In May 2011, I attended my first Science Communication Conference, organised by the British Science Association. This annual two-day conference addresses the key issues facing science communicators in the UK and brings together people involved in public engagement.

SCC2011

This year’s theme was online engagement: exploring innovative uses of online media to engage the public with science, including discussions about social media, podcasting, gaming, virtual worlds and citizen science, including a public engagement activity close to my heart (I’m a Scientist, Get me out of here!). The speakers included Simon Singh discussing libel reform, Tim Radford on his career and experience as former science editor of the Guardian, as well as a panel session with Robert Winston and Kathy Sykes discussing their perspectives on the future of public engagement.

I was lucky enough to receive a bursary from the British Science Association to attend the conference; in return I was asked to write a report of the first day’s Libel Reform and Science session (I’ve added extra links and fixed some of my sloppy typos from the published report):

A Libel Reform and Science session at the 2011 Science Communication Conference? How do the English libel laws affect scientists across the world? Just ask Dr Simon Singh, who’s two-year battle with the British Chiropractic Association (BCA) cost him upwards of £500,000 when they sued for libel regarding an article he wrote in the Guardian in April 2008. Increasingly, individuals and companies are using England’s outdated libel laws to suppress legitimate scientific debate and discovery.

Simon Singh hosted this session with Sile Lane, who coordinates the Keep Libel Laws out of Science campaign led by Sense About Science (a charitable trust that equips people to make sense of scientific and medical claims in public discussion). Simon first presented an overview of libel and the key issues: defamation, protecting reputations, privacy, free speech (including “reckless” free speech, as well as the impact of the Human Rights Act 1988), plus the distinction between slander and libel: it is also possible to get sued for spoken material that is recorded live, such as a radio interview or conference talk. This is obviously an important issue for scientists and researchers. The law as it stands is very much in favour of the claimant: you do not currently need to show proof of damage; in essence there is a reverse burden of proof, you are guilty until you can prove you are correct (innocent!). Furthermore, it is horrendously expensive to defend yourself; in the majority of cases, people tend to settle early because of the prohibitive cost of going to trial. This has created the “chilling effect” of libel: many people are now scared of invoking a libel threat, providing an undesirable form of editorial control.

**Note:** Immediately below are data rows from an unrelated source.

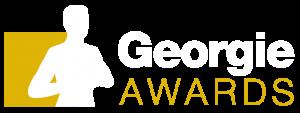 georgie_logo-300x113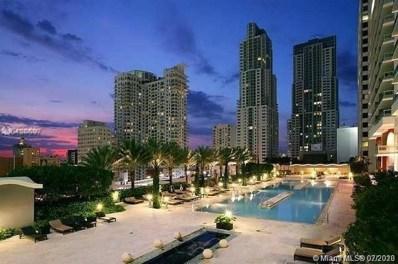 50 Biscayne Blvd UNIT 3811, Miami, FL 33132 - MLS#: A10226286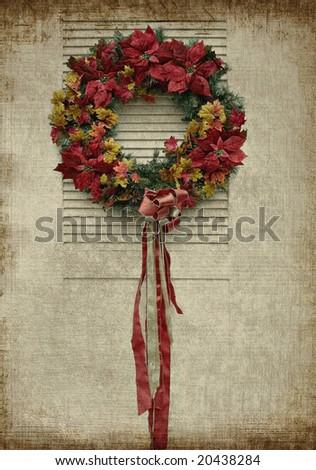 Christmas wreath on grunge background - stock photo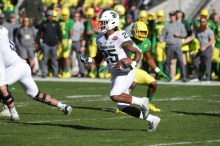 Michigan State Spartans vs Oregon Ducks #25 Jr. WR Darrell Stewart Redbox Bowl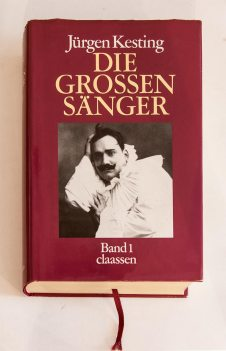 Обкладинка першого тому Jűrgen Kesting. Die grossen Sänger. Dűsseldorf. Claаssen Verlag, 1986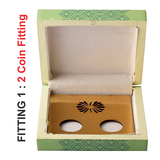 Lotus Bunch Lacquer Finish Coin Gifting Box - Big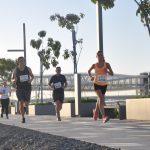 Dubai Canal Run 2020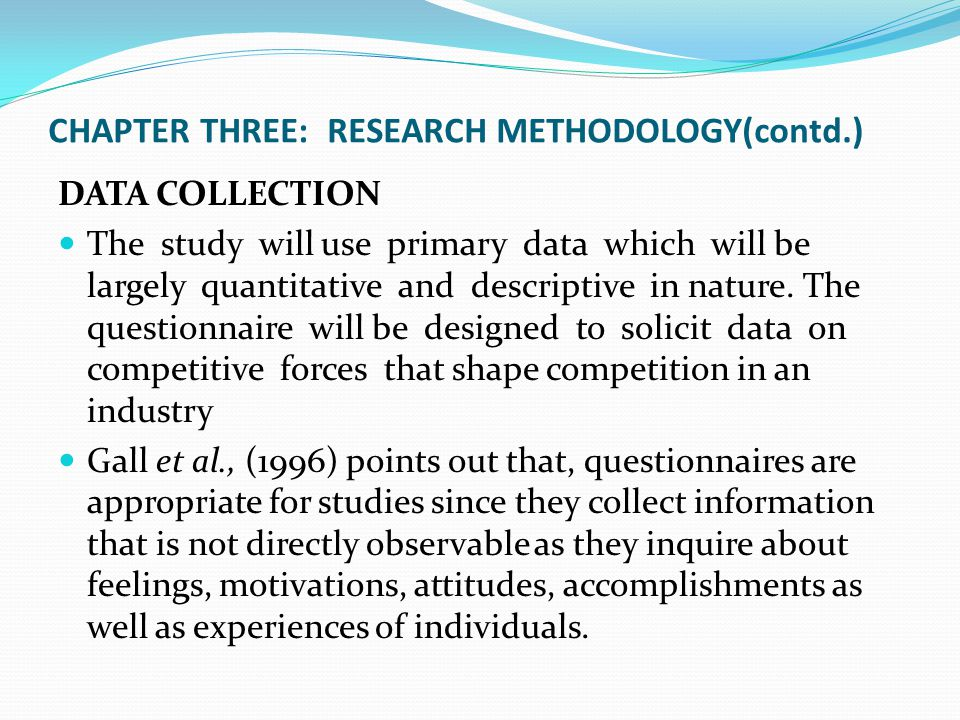 methodology sample dissertation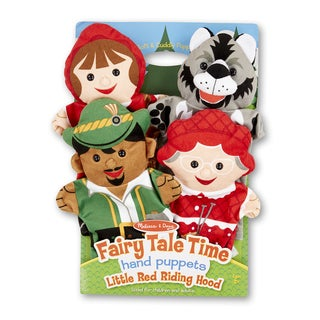 Melissa & Doug Fairy Tale Time Hand Puppets Little Red Riding Hood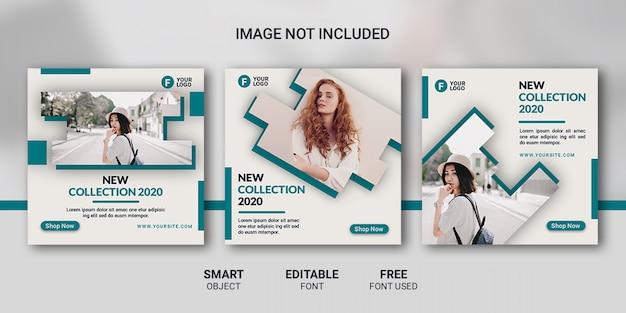 Modèle de publication de médias sociaux de mode de vente PSD Premium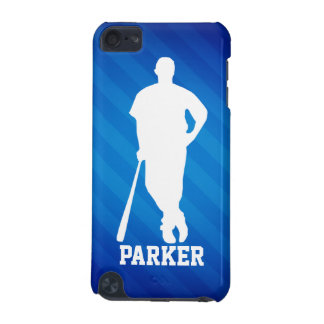 Baseball Player; Royal Blue Stripes iPod Touch (5th Generation) Case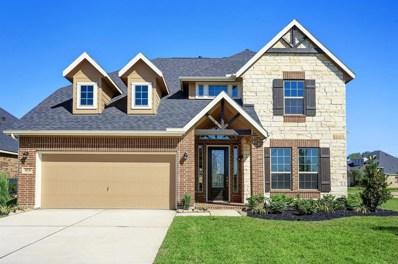 8731 Snyder Farm Lane, Rosenberg, TX 77469 - #: 12155723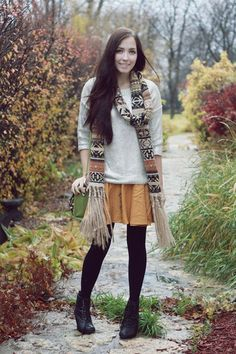 spring or Autumn (She wears the muffler of a wonderful pattern)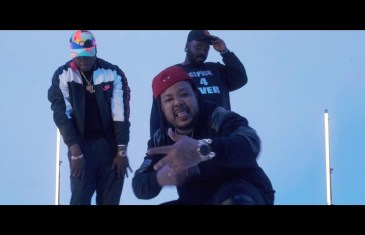 "Swerv Ft. Jadakiss ""Tommy Gun"" Video"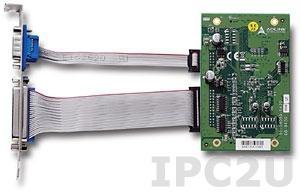 DB-8150 High Speed Trigger Board on PCI-8154/PCI-8158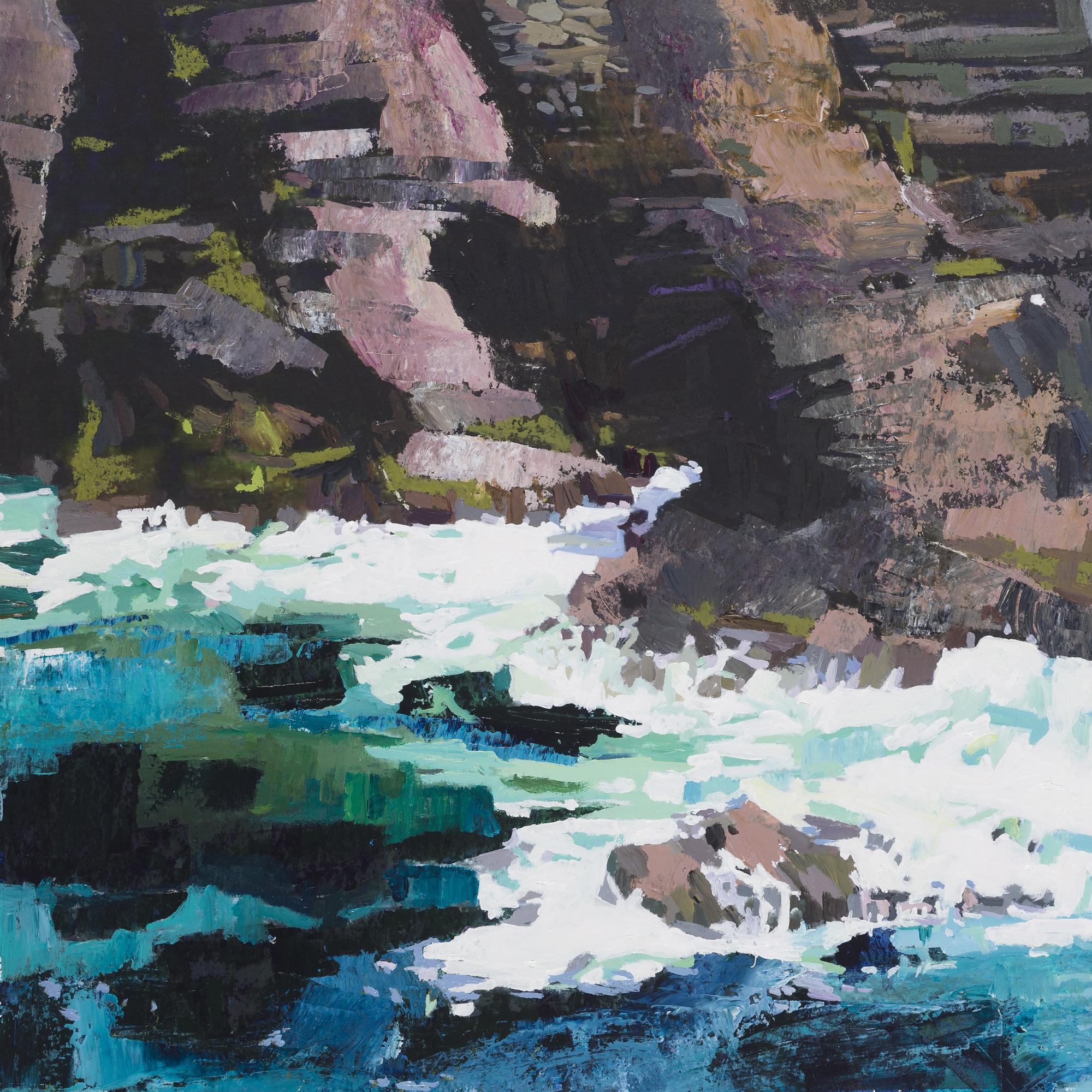 The Cliff - 55x54 framed.jpg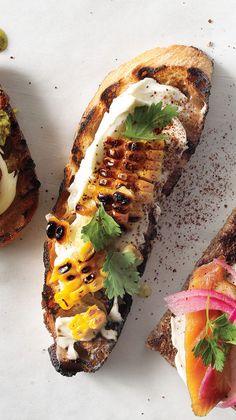grilled-corn-crostini- Bon Appetit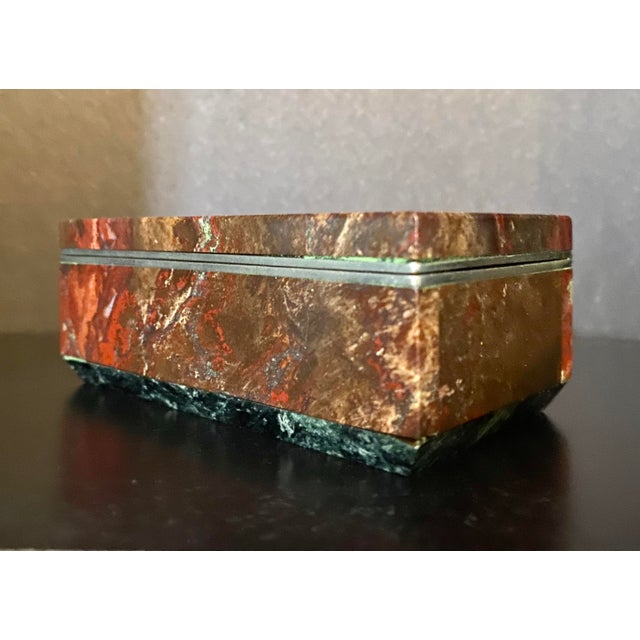 Vintage Silverplate & Marble Trinket / Keepsake Box For Sale In Saint Louis - Image 6 of 6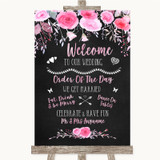 Chalk Style Watercolour Pink Floral Welcome Order Of The Day Wedding Sign
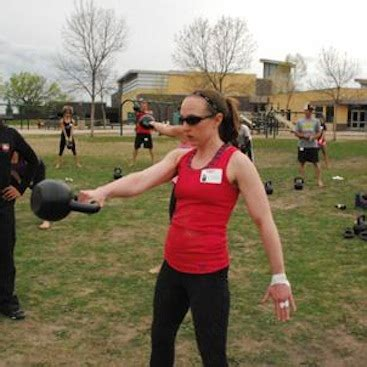rkc kettlebell swing rkc kettlebell swing 28 images regress to progress why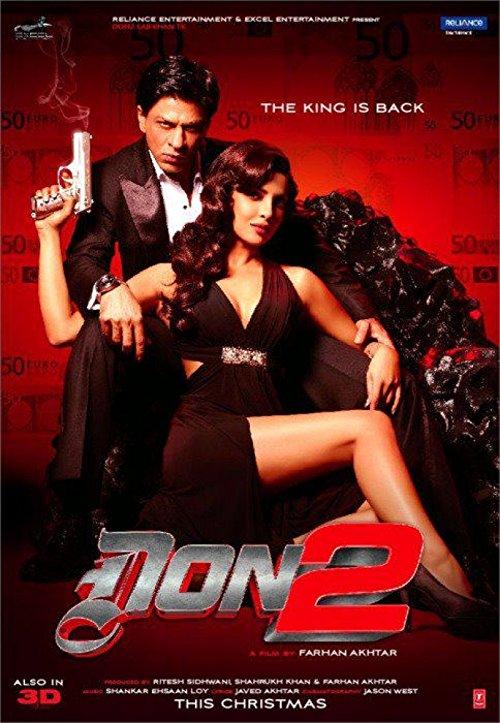 دانلود فیلم Don 2 2011 با دوبله فارسی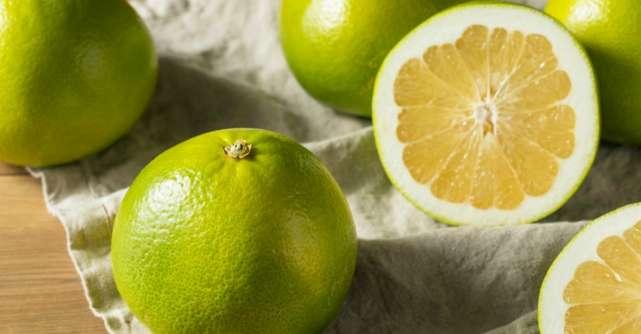 Pomelo, un fruct minune. Iata cat de bun este pentru sanatate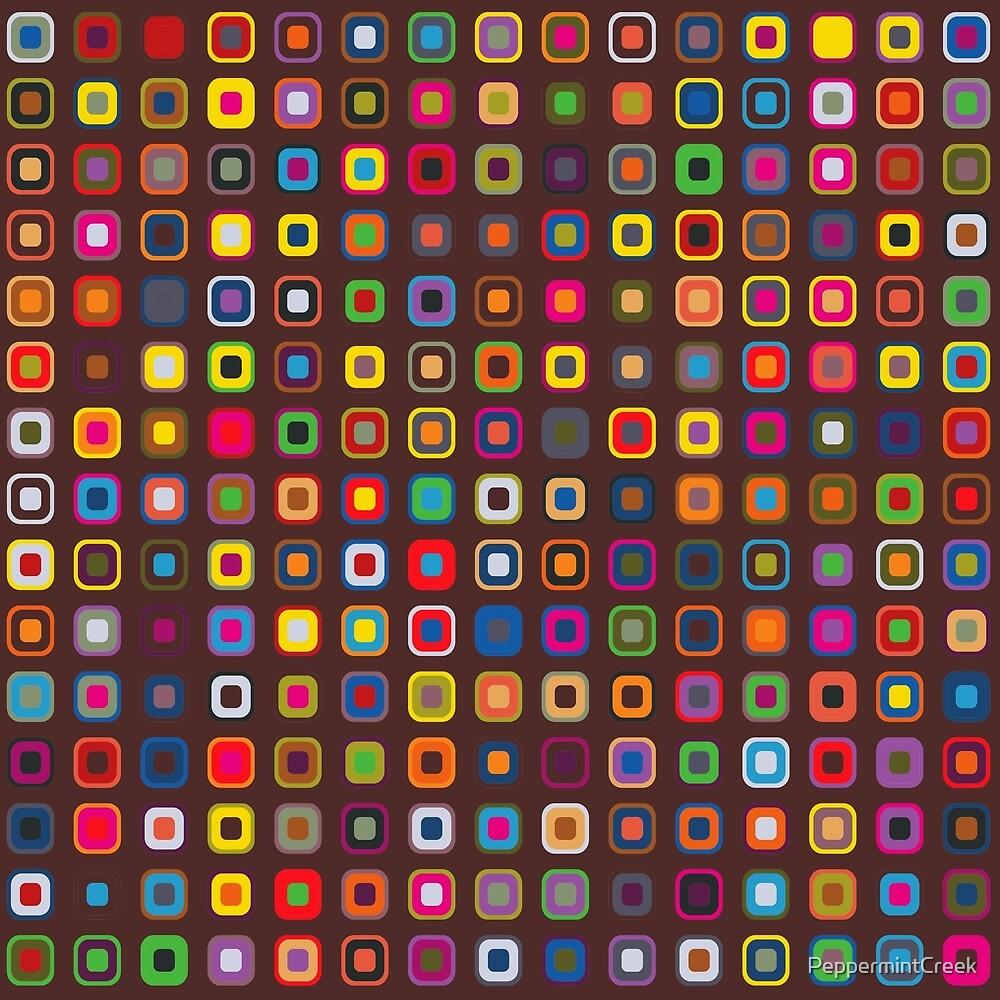 Retro Squares by PeppermintCreek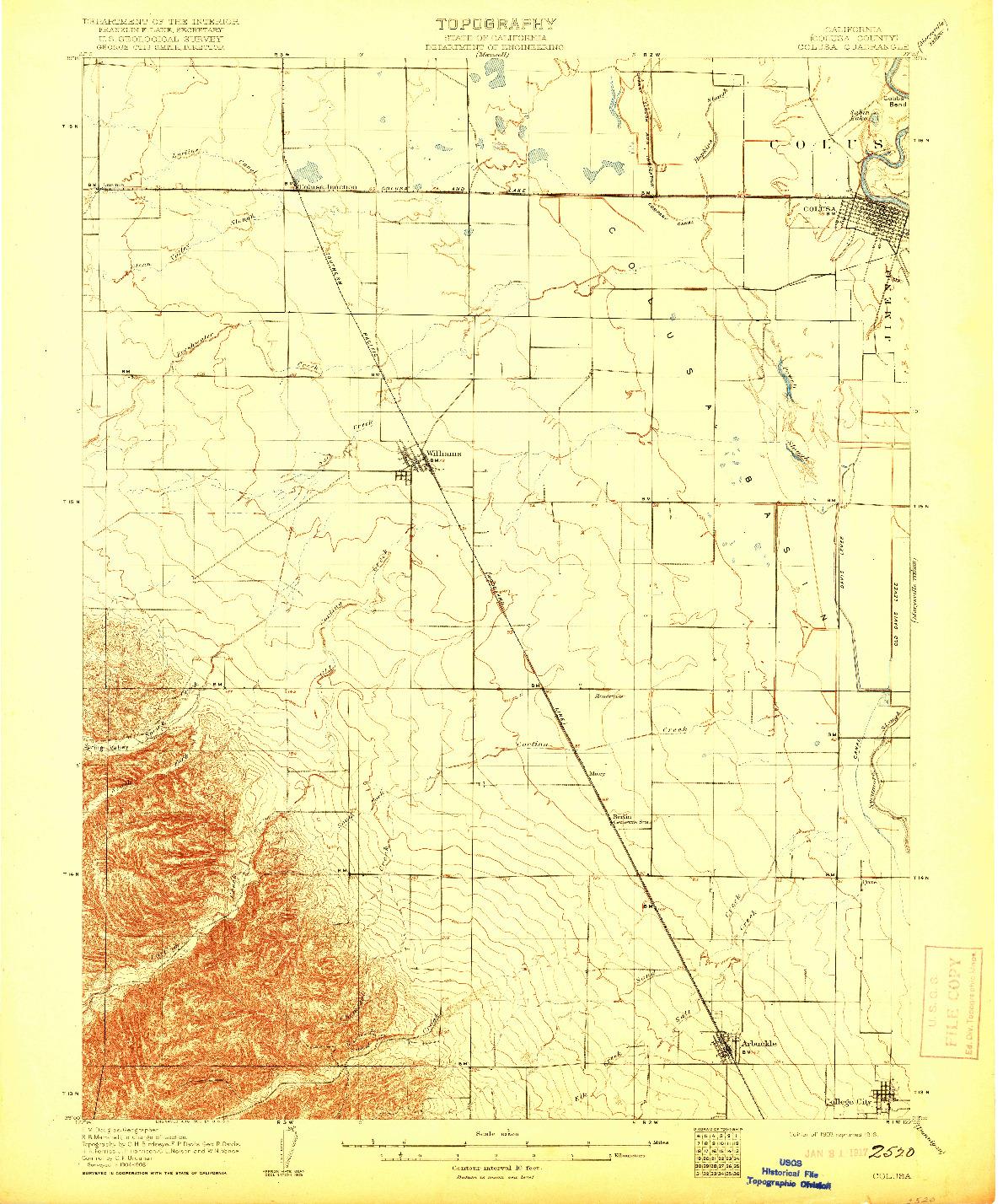 USGS 1:62500-SCALE QUADRANGLE FOR COLUSA, CA 1907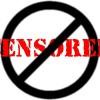 Режим создаст систему для поиска «экстремистских» комментариев в интернете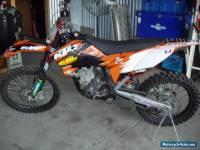 2007 SX-F 450 KTM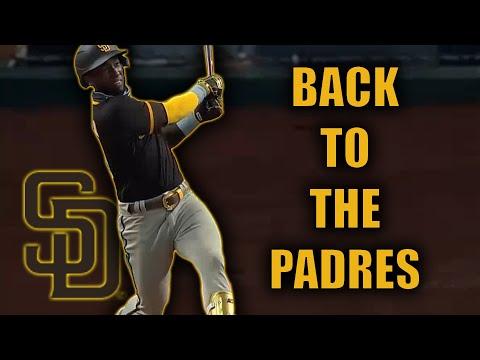 Jurickson Profar Resigns with the San Diego Padres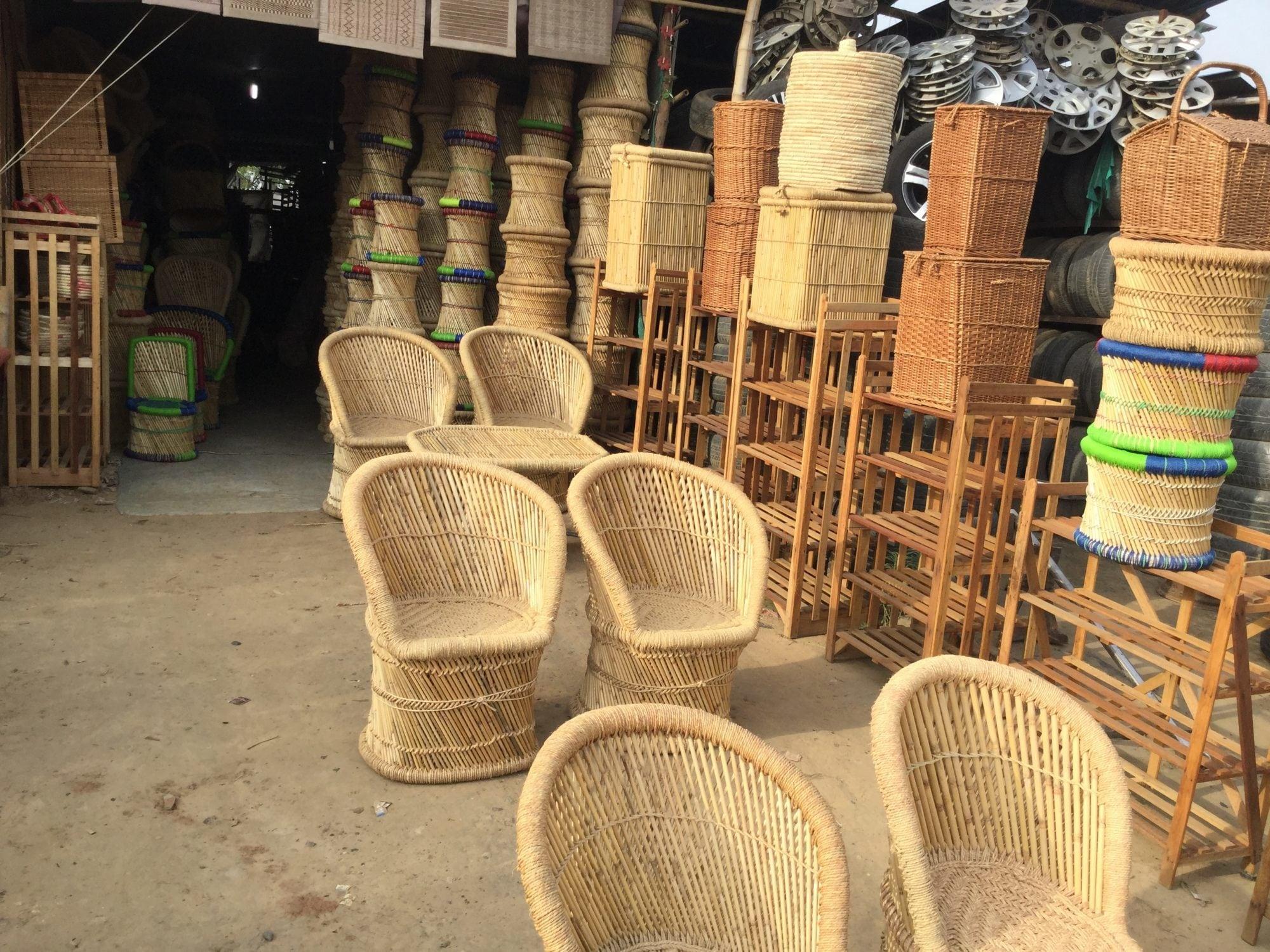 Boconcept outdoor furniture dealers arjun garh delhi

Simon also clarified that a company or organisation has the right to reputation and can sue to protect it (a primary example being his case with the BCA), which pits the significant resources of organisations against individuals. Legal Aid is theoretically possible for libel cases, but in practice appears hard to access. He cited the now-famous “McLibel” case, a lawsuit filed by the McDonald’s Corporation against two environmental activists over a pamphlet critical of the company. The case lasted ten years, making it the longest-running libel case in English history, and was only a partial libel victory for the “The McLibel Two” (although they later won damages against the UK government in the European Court of Human Rights).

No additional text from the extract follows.